The six episodes of the series streamline the plot of the novel and straighten out its achronological story line, with the exception of an early flash-forward to Yossarian’s climactic descent into weirdness. After witnessing the death of an eighteen-year-old making his first sortie, Yossarian emerges naked from his B-25. His blood-streaked body moves down the tarmac as if he has passed through fear and pain into a staggered serenity.

The story really begins at Santa Ana Army Air Base, where Yossarian attends flight-training school. Clooney plays Scheisskopf, who will be promoted to general before the story is over but begins as Yossarian’s training commander. In this role, Clooney deploys his gifts for lunatic spurting and wild-eyed frothing—the angry clowning familiar from the Coen brothers’ films. Yossarian is having a romance—somewhere between a fling and an indelible reverie—with Scheisskopf’s platinum-blond wife (Julie Ann Emery), who is like the bombshell on the nose cone of the young man’s futile dreams of ease. It’s a bit cloying, the way the golden light graces the bedsheets of their cuckoldry, but the sweetness is of a piece with the show’s M.O.

Yossarian joins his squadron in the war’s Mediterranean Theatre, where there are German targets to bomb, Italian prostitutes to lose their heads over, and loads of American exceptionalism undergirding the bellicosity of their leader, Colonel Cathcart (Kyle Chandler). Of the men serving alongside Yossarian—a gallery including apple-cheeked optimists, hardened fatalists, thoughtless jingoists, and boys whose disposition we have no chance to learn, because they are immediately destroyed—the most memorable is Milo Minderbinder (Daniel David Stewart). I wish we spent a bit more time exploring the connivances of Milo, as he parlays his position as a mess officer into great status as a war profiteer, but this miniseries already feels at least one episode too long.

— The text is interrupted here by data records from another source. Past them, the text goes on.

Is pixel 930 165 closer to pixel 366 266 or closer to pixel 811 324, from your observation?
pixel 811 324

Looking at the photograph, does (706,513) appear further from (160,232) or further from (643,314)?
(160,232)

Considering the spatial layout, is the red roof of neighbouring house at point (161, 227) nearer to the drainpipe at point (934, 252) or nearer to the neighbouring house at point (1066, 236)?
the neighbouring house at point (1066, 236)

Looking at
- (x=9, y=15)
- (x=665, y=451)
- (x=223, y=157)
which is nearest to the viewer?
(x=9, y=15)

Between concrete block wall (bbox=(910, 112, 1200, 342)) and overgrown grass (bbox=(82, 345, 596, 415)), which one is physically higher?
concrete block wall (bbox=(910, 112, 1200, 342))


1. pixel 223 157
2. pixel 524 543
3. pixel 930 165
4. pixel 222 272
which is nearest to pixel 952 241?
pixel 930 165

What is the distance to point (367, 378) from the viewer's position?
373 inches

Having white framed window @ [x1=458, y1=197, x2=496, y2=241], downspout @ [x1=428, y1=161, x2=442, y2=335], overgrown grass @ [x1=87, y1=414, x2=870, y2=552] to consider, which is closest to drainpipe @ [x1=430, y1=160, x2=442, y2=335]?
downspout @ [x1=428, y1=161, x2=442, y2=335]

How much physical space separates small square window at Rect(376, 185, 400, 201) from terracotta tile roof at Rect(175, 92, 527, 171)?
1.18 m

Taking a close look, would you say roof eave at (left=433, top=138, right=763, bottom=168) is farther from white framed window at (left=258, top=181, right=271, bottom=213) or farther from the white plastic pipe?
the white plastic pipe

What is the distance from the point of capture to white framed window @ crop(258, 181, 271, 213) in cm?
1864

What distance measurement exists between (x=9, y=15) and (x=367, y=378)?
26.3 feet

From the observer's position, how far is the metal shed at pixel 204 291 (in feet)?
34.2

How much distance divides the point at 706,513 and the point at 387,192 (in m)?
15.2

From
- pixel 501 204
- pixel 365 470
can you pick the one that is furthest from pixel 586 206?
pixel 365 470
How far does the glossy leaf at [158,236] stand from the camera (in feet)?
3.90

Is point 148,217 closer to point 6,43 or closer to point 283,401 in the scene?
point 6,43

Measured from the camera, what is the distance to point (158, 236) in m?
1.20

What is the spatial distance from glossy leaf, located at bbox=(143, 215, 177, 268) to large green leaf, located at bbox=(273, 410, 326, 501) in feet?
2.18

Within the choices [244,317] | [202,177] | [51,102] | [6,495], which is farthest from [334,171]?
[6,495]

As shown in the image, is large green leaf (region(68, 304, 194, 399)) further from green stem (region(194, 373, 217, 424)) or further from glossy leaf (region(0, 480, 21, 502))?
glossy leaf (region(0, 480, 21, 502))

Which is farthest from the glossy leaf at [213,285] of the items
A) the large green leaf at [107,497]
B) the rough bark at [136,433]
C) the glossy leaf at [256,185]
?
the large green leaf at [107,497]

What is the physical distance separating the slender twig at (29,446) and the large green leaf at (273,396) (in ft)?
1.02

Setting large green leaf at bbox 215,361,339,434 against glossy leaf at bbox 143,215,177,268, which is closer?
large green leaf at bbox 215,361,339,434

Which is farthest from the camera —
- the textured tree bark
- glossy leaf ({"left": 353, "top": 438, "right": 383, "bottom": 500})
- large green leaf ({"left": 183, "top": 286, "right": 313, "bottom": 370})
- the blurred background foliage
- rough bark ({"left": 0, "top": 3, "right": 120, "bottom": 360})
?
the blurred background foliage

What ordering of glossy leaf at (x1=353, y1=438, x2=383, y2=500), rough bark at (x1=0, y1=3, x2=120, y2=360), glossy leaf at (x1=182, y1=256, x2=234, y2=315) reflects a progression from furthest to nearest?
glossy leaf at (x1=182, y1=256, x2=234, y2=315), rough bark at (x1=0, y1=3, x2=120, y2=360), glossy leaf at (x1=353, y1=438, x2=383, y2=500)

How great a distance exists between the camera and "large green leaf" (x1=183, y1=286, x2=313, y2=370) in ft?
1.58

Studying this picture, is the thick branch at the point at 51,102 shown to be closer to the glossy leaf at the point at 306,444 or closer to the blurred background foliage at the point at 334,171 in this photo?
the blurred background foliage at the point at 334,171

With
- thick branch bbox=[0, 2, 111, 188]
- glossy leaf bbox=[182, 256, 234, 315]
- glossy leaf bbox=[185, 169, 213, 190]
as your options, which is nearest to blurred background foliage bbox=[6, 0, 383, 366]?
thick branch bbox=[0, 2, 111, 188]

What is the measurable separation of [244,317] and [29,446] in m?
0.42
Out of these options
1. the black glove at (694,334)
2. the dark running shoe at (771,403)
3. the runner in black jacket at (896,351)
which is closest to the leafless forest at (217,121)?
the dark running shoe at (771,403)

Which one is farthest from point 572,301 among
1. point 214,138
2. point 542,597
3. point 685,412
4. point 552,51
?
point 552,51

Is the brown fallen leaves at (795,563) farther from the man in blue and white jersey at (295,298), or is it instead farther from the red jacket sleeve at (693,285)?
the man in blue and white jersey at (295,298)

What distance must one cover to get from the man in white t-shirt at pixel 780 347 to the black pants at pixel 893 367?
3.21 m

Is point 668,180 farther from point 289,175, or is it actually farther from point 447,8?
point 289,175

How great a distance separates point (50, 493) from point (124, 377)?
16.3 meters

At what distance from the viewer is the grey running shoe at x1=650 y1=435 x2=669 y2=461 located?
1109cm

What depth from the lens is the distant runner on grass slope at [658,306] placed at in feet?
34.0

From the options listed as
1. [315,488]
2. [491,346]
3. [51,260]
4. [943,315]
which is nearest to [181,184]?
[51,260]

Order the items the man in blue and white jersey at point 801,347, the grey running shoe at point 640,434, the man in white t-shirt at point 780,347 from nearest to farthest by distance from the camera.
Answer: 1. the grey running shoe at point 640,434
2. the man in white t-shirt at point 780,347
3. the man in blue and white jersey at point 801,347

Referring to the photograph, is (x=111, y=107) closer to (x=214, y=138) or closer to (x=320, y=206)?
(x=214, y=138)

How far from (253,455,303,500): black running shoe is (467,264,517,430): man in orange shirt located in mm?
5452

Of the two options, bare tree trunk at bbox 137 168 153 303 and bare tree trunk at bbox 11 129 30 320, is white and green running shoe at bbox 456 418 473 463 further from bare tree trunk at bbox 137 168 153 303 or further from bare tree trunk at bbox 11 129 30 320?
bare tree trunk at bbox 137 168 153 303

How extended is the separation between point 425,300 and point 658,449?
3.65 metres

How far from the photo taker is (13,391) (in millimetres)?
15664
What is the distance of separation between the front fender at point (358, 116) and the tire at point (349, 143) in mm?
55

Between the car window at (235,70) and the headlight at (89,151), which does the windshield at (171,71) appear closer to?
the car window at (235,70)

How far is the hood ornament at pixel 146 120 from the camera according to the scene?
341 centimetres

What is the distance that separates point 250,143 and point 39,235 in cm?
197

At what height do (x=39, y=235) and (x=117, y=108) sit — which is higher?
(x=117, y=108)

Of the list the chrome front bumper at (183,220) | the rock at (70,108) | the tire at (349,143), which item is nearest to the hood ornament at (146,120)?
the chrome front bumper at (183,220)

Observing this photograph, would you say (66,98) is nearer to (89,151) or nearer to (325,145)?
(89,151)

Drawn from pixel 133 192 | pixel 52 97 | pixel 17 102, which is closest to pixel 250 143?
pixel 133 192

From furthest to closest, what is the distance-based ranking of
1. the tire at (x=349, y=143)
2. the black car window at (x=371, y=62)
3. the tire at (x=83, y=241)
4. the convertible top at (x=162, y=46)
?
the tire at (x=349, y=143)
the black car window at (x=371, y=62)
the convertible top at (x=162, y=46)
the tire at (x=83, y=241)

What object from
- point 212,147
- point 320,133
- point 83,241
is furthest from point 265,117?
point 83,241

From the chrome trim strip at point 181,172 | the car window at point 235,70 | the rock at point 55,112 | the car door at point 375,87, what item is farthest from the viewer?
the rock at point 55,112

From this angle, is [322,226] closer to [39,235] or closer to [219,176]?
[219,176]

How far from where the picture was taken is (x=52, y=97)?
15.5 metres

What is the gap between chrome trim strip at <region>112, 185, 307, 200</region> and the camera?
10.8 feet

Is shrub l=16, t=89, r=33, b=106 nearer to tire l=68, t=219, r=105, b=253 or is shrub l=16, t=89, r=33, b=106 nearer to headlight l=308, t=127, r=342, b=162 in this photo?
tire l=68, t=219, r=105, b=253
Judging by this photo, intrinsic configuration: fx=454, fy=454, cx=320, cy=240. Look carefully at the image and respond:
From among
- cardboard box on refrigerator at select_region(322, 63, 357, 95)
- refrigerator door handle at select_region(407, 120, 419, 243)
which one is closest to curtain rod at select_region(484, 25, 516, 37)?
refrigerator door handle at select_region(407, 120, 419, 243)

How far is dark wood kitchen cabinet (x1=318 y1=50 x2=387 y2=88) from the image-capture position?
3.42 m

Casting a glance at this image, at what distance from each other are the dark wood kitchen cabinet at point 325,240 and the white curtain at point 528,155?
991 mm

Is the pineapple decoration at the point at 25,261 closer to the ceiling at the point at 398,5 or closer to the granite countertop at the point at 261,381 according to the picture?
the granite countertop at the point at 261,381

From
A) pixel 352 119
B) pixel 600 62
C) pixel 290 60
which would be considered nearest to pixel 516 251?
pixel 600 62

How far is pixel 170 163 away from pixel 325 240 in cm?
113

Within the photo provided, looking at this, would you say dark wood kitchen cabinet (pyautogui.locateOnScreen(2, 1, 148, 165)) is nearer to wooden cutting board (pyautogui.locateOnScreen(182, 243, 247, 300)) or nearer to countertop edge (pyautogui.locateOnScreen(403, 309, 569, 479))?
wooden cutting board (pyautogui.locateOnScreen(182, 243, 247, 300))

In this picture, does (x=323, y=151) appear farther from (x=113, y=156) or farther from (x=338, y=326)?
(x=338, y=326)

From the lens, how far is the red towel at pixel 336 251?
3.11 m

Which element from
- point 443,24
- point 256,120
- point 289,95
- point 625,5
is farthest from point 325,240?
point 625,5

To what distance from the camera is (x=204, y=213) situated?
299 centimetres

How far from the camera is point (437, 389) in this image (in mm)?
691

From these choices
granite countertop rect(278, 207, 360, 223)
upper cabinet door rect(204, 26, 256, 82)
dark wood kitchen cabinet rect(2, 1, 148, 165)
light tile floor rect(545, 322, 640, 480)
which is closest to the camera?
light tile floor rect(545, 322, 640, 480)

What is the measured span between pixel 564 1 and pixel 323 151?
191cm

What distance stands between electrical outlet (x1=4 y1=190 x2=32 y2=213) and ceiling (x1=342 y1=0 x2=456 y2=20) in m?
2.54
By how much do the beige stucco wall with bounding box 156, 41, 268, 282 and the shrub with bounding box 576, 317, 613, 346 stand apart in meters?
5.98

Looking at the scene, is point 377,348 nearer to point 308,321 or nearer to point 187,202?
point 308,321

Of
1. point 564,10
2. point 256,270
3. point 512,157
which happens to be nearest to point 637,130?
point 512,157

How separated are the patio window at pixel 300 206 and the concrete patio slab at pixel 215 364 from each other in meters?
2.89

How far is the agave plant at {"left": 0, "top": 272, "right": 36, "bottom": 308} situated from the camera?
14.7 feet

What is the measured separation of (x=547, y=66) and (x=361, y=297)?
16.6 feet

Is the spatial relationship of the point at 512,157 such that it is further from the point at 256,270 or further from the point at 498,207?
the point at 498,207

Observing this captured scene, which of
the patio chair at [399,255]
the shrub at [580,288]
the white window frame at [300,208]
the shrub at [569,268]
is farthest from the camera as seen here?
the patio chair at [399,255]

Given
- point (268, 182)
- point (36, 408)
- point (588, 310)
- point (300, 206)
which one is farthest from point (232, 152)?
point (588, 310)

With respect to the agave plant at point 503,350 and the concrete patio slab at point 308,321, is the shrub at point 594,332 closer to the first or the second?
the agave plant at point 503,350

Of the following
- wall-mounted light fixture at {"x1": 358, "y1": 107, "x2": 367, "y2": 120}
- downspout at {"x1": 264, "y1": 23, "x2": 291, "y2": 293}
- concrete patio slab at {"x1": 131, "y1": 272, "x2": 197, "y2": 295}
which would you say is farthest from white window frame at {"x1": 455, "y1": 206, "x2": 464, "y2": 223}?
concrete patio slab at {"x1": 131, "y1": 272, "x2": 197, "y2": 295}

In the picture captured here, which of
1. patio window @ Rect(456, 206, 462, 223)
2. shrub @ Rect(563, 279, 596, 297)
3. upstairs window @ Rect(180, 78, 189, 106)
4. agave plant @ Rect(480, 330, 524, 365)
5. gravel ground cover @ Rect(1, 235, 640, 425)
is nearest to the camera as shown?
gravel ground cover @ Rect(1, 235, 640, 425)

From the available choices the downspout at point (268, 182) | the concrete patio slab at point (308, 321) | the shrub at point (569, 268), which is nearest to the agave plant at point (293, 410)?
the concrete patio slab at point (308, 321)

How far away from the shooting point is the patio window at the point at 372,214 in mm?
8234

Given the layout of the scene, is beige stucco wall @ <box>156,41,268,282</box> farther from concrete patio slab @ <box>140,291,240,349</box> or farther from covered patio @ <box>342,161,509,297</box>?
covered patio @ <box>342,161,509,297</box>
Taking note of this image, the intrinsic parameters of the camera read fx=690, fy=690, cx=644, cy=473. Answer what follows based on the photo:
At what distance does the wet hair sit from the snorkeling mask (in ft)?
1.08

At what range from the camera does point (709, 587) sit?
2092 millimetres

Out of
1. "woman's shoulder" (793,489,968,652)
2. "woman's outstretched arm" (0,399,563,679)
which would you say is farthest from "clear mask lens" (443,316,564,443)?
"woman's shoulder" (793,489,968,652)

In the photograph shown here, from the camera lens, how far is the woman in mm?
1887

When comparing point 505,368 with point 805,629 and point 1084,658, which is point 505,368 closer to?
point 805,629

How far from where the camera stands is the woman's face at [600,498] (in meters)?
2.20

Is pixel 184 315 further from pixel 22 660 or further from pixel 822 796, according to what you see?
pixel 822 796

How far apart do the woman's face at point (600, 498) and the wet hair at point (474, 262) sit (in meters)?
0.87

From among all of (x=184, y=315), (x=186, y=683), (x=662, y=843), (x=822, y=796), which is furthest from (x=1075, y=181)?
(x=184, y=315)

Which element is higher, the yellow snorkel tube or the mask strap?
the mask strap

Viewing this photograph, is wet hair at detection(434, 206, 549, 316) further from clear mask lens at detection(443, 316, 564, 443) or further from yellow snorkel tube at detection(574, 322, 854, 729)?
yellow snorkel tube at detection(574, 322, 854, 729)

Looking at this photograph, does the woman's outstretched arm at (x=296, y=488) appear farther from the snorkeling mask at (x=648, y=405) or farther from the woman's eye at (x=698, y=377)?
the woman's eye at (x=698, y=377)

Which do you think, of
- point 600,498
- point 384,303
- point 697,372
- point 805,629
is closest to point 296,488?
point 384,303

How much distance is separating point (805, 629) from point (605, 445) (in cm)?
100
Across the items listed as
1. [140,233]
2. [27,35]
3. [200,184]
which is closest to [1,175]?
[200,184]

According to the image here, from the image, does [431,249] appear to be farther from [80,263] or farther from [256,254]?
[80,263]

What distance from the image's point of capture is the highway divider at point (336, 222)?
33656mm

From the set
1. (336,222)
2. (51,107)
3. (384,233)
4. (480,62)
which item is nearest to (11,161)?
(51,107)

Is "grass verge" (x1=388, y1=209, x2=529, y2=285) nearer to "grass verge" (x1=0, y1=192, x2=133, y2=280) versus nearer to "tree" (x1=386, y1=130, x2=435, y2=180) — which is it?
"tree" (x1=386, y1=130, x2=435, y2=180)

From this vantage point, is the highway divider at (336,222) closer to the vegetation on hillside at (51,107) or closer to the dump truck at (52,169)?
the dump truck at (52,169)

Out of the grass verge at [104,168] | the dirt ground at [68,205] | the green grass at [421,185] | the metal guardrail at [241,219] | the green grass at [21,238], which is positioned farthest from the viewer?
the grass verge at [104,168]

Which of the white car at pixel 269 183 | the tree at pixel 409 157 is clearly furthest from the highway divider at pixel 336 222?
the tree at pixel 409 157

Planes go down. The number of required missions goes up. The level of existential and administrative nonsense remains steady. The adaptation is often rote and merely serviceable. Some scenes are inspired in their brutality, but this “Catch-22” seems, incongruously, to want to inspire its audience. There is an odd sense of romance—a glory beneath the gruesomeness—in its portrait of the paradise that so many of these young men are doomed to lose. The flight scenes have an exhilarating majesty to them that, now and then, evokes the flyboy epics that inspired “Star Wars.” At rest, romping on the beach in swimsuits, the men seem to have emerged from a Life-magazine beefcake spread. The color palette, defined by khaki uniforms, brown earth, and the yellow glare of a hard sun, creates a sense that we are watching the whole thing sink into sepia, as if the show were nostalgic for the insanities of yesteryear.